One of the most important parts of this section is Wallace’s email, where he opens to Eliza about his past. He trusts Eliza and wants to show his full self to her. When he reveals the pain of losing his father, the sensory details highlight his truthful, descriptive voice: “I don’t remember trying to yank my dad the rest of the way through the windshield, but I remember sitting in the snow at the nose of the car, staring at his blank eyes while he lay across the accordion folds of the hood” (231). Wallace’s voice is upfront, imagistic, and brave as he admits he didn’t want Eliza to know his whole history right away. His loss has affected his mental health, causing him to lose his speech and rely on written mediums more often. Wallace makes it clear that he is also in the process of Learning to Manage Anxiety. This backstory makes Wallace’s character dynamic and a clear emblem of the importance of mental health and being honest.

His email highlights the symbol of Wellhouse Turn and the main reason Wallace won’t settle for any job that doesn’t make him happy. The turn is a symbol of loss, danger, and pain for him. His father’s mental health declining because of a job he hated also creates guilt and makes Wallace more determined to follow his dreams: “That darkness made him mortal. I saw it in my dad before the day he died, and I denied it. I shouldn’t have. I should have told Vee, I should have told a doctor, I should have told someone” (231). Wallace has to work through the grief, accept his father’s mental illness, and honor his father by staying committed to his dream of writing. These factors all contribute to him being quiet but also brave enough to pursue writing, which inspires Eliza often.

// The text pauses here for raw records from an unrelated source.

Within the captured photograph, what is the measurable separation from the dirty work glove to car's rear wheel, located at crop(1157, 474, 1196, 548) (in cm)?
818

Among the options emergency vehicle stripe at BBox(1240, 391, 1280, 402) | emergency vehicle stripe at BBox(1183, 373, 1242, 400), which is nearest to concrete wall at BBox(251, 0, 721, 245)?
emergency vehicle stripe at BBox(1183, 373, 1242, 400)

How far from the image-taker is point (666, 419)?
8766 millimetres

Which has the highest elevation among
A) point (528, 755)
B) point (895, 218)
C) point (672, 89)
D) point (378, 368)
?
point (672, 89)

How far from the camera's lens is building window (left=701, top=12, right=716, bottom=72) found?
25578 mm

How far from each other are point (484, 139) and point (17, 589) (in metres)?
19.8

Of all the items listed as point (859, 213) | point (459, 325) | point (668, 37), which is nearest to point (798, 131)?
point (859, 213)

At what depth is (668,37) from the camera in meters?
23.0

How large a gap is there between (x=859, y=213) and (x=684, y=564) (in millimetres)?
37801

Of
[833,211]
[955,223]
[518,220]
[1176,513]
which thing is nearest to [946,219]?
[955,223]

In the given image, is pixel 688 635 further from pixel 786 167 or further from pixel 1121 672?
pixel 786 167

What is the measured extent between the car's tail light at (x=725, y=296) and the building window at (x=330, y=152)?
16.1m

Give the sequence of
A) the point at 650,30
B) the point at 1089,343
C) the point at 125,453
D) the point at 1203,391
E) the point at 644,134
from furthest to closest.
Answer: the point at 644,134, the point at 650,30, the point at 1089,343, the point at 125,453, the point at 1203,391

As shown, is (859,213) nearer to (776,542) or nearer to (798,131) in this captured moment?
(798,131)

Meanwhile, Eliza’s seeming indifference to the real world continues to cause problems in her family. The camping trip exacerbates this conflict. First, her father takes away her hidden phone to make her abide by their rule of uninterrupted family time in the “real” world. Later, her mother tries again to connect with Eliza: “The online friends, the webcomic, even the drawing itself. […] We want to understand it, to know why it means so much to you. We can’t get you to explain it, so we’re navigating in the dark” (258). In a repeated cycle, Eliza doesn’t address her mother’s concerns or attempt to explain Monstrous Sea or why she loves her online life. Instead, she remains quiet or snaps at her parents, not offering them even basic information about her thoughts, feelings, creativity, and relationships. Eliza’s failure to open up and find a compromise precipitates the chaos that her well-meaning parents unleash when they accidentally unveil her identity in the local paper.

In the climax when Eliza’s secret identity is revealed, the conflicts converge and lead to the lowest point for Eliza’s mental health. Her parents thought they were honoring her when they wrote, “Best of all, she’s an artist, and what she loves more than anything else is her webcomic, Monstrous Sea. She has spent so much of her time working on this story, poured so much of herself into it” (273). The well-meaning praise shatters her mental health and her relationship with Wallace, who feels betrayed because he didn’t know he was talking to MS’s creator all along. She hits her lowest mental and emotional point as a direct result of her secret identity being revealed. Many of the plot’s underlying tensions come together in the scene that shows her fainting in the cafeteria.